[AVAILABLE DATA]
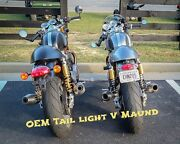 Triumph Thruxton R /rs 1200 Tail Light/signal Cafe Racer Kit Plugand039nand039play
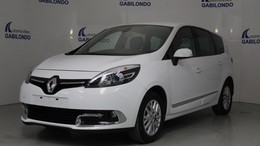 RENAULT Scénic Grand 1.5dCi Energy Expression 7pl.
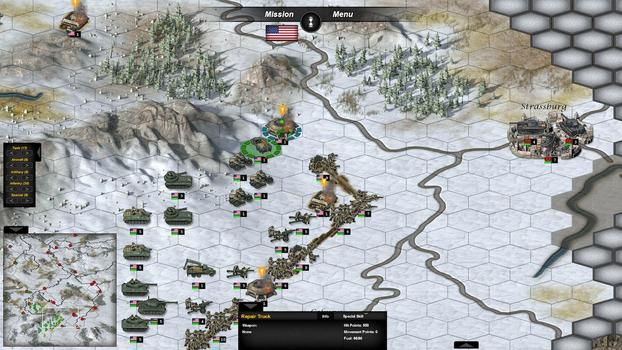 Tank Operations: European Campaign on PC screenshot #5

[WORK ITEM] Beginning with the line where "RENAULT Scénic Grand" appears, restate word for word every line down to the last one in the data, but keep the pictures out.

[ANSWER FOR THIS EXERCISE]
 RENAULT Scénic Grand 1.5dCi Energy Expression 7pl.
 Tank Operations: European Campaign on PC screenshot #5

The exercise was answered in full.